The Orange County Rape Crisis Center has worked to stop sexual violence and its impact in our community for 40 years. The Center provides support to survivors and their loved ones with a 24-Hour Help Line and crisis counseling. After receiving national recognition for the success of its innovative support group program, the Center collaborated with the statewide coalition to create a manual and training program for other anti-violence agencies seeking to create or expand support group offerings. The Center also offers educational programs for both raising awareness about sexual violence and teaching prevention skills. The Center’s Safe Touch program has operated in local elementary schools for more than 30 years, teaching children age-appropriate messages about personal safety. For its work training adults on preventing child sexual abuse, the Center recently received recognition as a Partner in Prevention from the Darkness 2 Light Coalition. After rapid growth in recent years, expanding its total number of clients by about 60% and increasing its number of Spanish-speaking clients by 400% in the past three years, the Center is excited to celebrate its 40th anniversary in 2014 with community members, whose support is vital to providing help, hope, and healing in Chapel Hill, Carrboro, and all of Orange County.
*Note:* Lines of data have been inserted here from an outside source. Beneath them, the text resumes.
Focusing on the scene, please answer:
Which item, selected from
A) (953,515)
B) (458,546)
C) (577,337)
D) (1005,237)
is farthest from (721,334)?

The recipient of the 2013 Duke Energy Citizenship and Service Award is Gordon Merklein, Executive Director of Real Estate Development at UNC-Chapel Hill.
The 2013 winner of the Chamber’s Duke Energy Award for Citizenship and Service is Gordon Merklein, the Executive Director of Real Estate at UNC Chapel Hill. Some people just get their job done. And for some people, like Gordon Merklein, getting their job done is just them getting started. Gordon’s day job is as a senior administrator at UNC Chapel Hill where bring his 20 years of experience to his job as Executive Director of Real Estate. He oversees the University’s property office and the real estate holdings for many of the university’s related entities including the Carolina Inn, Granville Towers and University Square. Most notably, Gordon deserves great credit for leading the team that successfully shepherded the 123 West Franklin Street project - $100 million redevelopment of University Square - through the Town’s approval process and earning unanimous approval. But that’s his day job. Gordon’s second job is as a community servant. Gordon serves on the board of directors of the Chapel Hill Downtown Partnership, the Community Home Trust, the LaUNCh Business accelerator, the Urban Land Institute Regional Initiatives Council. Gordon has also chaired the Orange Water and Sewer Authority Board of directors and played a leadership role on the board of the Kidzu Children’s Museum. Most recently he co-chaired the IFC’s $5.7 million capital campaign with former Mayor Kevin Foy making sure the homeless of our community have a safe, warm place to stay and no one goes hungry. After all that, Gordon goes home to his third job as a husband to Catherine Duncan and father of two sons, Sam and Ethan. For his successful economic development efforts, for his service local organizations and the people of our region, for his lasting and impactful work in our community, we present Gordon Merklein with the 2013 Duke Energy Citizenship and Service Award.